How Much Red Before Going Green?

In the days of “Occupy Wall Street” where social media and the internet showcases the delivery of various political and social viewpoints to the masses at the speed of thought, never before witnessed in our history, we are still slow to push forward some initiatives that would greatly help this country.  This occurred to me while reading a very interesting post from a Sustainability Roundtable member http://www.sustainround.com/category/corporat-leadership/sustainability-initiatives/.

I am talking, in particular, about Green Building and Sustainable Development in our cities.  This notion of incorporating green building practices in retrofitting and new building developments has been bantered about, and vehemently debated throughout the country for over a decade and yet we are still at the beginning stages of a wholesale build-out.

I can’t help but be confused by all the differing reports from industry experts regarding the true cost of building green.  The extremely conscious city of Portland in the beautiful state of Oregon is no exception to the differing opinions on how much green initiatives to be incorporated into the development plans of the city.

No doubt, on a national level, the awareness is growing and some states and local municipalities have already implemented Energy Performance Regulations requiring various levels of disclosure and reporting.

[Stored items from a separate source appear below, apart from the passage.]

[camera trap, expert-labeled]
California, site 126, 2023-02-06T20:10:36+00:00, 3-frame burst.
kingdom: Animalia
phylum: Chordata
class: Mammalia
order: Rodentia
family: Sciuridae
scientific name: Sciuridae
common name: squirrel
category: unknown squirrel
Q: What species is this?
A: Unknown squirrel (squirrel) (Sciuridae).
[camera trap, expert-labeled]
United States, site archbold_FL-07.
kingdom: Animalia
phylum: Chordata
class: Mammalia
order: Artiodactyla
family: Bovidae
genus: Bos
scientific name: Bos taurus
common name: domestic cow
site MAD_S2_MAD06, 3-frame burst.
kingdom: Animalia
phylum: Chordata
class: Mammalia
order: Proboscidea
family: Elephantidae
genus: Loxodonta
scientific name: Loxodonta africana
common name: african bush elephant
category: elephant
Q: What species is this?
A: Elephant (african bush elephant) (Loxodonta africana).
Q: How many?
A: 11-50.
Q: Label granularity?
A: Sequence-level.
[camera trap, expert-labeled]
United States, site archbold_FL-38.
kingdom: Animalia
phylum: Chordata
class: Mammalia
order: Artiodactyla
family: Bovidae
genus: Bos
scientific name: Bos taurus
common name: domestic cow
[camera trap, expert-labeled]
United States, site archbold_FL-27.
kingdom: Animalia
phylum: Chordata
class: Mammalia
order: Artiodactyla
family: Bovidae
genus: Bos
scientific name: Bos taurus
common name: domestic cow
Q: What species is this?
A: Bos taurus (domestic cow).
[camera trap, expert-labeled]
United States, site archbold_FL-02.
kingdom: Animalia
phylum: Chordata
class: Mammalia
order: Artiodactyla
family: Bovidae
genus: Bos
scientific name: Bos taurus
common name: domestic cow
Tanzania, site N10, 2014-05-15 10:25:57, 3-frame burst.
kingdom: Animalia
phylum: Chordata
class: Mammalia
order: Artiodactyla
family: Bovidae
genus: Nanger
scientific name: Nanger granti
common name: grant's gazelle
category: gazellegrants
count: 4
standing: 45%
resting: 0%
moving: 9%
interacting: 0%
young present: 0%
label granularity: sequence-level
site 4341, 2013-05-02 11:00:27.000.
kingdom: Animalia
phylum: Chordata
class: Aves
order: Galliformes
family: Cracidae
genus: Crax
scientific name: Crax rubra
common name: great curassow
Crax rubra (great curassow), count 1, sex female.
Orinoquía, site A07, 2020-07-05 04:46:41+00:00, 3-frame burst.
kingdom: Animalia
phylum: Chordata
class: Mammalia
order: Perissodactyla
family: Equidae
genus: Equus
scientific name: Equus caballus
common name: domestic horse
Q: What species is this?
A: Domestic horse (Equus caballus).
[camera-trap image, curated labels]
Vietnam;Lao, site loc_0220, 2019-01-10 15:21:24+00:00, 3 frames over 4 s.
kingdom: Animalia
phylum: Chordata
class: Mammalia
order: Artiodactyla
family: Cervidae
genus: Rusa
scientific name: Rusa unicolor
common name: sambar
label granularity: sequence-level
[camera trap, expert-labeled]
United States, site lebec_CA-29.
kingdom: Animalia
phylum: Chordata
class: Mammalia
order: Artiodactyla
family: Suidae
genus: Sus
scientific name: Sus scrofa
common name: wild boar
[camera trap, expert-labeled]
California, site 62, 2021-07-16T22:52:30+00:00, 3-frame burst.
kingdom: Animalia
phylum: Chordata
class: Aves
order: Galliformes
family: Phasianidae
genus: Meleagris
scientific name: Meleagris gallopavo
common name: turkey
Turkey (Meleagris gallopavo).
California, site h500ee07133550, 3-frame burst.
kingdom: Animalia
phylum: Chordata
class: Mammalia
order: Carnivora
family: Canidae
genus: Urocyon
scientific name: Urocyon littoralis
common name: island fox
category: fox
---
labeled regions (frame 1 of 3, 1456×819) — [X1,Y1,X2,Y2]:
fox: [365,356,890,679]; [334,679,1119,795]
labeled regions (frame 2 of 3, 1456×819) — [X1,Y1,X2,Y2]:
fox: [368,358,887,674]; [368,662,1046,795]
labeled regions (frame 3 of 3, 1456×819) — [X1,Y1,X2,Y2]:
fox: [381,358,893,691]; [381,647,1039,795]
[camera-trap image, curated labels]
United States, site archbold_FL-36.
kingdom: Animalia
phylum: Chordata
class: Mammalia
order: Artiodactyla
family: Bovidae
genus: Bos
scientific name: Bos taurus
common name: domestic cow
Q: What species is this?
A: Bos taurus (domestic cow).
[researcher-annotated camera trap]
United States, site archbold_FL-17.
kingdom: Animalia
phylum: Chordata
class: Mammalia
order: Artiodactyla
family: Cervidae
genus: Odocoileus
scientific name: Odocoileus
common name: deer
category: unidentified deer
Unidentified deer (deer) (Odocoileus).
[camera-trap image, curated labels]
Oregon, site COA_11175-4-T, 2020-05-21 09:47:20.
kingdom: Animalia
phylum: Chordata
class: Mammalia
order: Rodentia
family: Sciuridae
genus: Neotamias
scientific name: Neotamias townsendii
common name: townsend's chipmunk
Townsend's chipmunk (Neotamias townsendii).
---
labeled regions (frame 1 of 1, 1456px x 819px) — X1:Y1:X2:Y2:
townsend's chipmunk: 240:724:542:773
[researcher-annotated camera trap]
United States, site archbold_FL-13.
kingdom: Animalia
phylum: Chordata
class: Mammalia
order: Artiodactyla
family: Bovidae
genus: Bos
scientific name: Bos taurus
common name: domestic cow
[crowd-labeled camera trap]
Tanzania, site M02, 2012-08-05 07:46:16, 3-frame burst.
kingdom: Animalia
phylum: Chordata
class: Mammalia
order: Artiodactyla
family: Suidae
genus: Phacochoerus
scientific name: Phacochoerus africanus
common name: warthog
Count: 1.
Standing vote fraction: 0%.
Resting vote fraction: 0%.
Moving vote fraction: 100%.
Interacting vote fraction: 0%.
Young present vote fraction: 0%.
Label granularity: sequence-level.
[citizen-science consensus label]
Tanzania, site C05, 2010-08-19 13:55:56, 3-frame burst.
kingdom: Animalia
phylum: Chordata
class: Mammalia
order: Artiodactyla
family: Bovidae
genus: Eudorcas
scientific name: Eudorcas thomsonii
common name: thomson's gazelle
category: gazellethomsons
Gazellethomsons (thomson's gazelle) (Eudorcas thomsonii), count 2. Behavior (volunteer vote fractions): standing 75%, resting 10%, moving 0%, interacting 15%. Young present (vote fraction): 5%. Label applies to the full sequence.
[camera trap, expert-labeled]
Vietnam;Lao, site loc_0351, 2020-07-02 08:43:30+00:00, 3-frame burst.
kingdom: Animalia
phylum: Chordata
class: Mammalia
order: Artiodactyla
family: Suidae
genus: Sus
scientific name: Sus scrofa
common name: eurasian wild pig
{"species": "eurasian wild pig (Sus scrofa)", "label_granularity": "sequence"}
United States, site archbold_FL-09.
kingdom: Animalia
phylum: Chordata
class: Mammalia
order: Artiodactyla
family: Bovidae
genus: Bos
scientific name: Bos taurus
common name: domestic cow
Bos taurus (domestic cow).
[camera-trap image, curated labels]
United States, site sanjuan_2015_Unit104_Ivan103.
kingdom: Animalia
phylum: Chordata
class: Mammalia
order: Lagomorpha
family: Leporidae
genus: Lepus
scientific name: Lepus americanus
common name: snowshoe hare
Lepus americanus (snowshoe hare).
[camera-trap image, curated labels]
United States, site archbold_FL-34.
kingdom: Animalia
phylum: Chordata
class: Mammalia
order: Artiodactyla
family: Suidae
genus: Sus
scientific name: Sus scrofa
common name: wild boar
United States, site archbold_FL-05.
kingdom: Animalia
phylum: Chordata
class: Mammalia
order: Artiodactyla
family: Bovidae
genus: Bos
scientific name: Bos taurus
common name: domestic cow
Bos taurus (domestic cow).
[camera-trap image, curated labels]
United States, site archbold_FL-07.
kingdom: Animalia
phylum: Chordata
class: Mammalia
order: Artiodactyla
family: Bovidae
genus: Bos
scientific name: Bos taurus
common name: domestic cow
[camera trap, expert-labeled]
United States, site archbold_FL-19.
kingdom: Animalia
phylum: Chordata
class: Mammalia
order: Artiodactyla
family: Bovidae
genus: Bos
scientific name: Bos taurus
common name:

The big question in my mind is, where is the bottleneck that is preventing this renaissance?  There are many incentives and subsidies that help diffuse the pain of high capital costs, as well as, the recurring operational cost savings from a “greener” building.

In the latest Sustainability Roundtable: Management Best Practices http://www.sustainround.com/wp-content/uploads/2011/08/SRInc_SRER_Leased-Space_ExecSumm.pdf

publication, they outlined three recent trends:

  1. The most respected statistically normalized studies consistently demonstrate that green buildings create value through leasing (5%) and sale price (5-7%) premiums.
  2. When consultants are not overpaid, green buildings and, specifically, green building certification, are in fact far less costly to achieve (0-2% additional cost) than many real estate professionals assume.
  3. There is increasing recognition of the health and productivity benefits of green buildings.

Another key takeaway from the report stated, “leading companies are moving to a more sustainable leased space to lower operating costs, reduce environmental risks, increase productivity, improve recruiting and retention, implement corporate sustainability mandates, and enhance brand and reputation.”

It all sounds great but I am neither a civil engineer nor a city planner, so where is the Beef?  What else needs to be done in order to motivate a faster change?  Your voice is welcome!

Comments
4 Responses to “How Much Red Before Going Green?”
  1. The bottleneck is complacency of the non-institutional landlords and building owners – only continuing education, higher energy costs and an evaporating tenant base from the non-sustainable properties will spur faster action.

    • howard says:

      Great points…
      Continuing education and awareness is on the rise-check!
      Higher Energy costs are a reality-check!
      Are tenants placing sustainable offices and green building efficiency higher up on their priority lists? Is anyone noticing any trends?

  2. Bob says:

    I know for a fact European firms are required to submit carbon footprint metrics as a part of their annual reporting and even with that there is no appetite for taking on higher operating costs to be more green.

    Frankly energy costs may well be falling like a stone following the November 2012 elections provided Republicans move forward with their plan to drill for energy in the US as a means of eliminating debt and reducing unemployment. Cap and Trade is dead and alternative energy sources have proven to be far less robust that hoped leaving the alternative options of wind and solar as small players on the global stage.

    That however does not stop governments from subsidizing losing industries in hopes of a breakthrough or more likely a mandate. Mandates are just another way of saying a rising cost of operations for businesses and inflation for consumers. I want clean water and air just like any other sane person but at what cost, what is the ROI we need to have for 10% cleaner water, how does that change manifest itself in improving lives, ditto air.

    I remember how dirty air was in the 60’s and 70’s, we have made great strides is the next improvement worth the price? What is the goal for green buildings, why the race? Could it be that there is someone who is prepared to make a huge profit on the new energy or new standards. I know one company that has little regard for cleaner anything, increasing its footprint in the tidal sewers of India and China while developing software to manage carbon credits.

    Before we run to mandate green buildings I suggest we think about the investment required and the impact of those investments. Remember any rise in corporate costs results in a similar if not more substantial rise in product costs-the corporate return must always be defined in percentages above the costs of production.

    Be careful of unintended consequences, they typically are the most damning.

    • howard says:

      Great counter points…the devil is in the details.
      You state economic barriers, or more specifically, a balance of economic factors to influence the supply side concerns.
      What are your thoughts & observations regarding the demand side of this puzzle?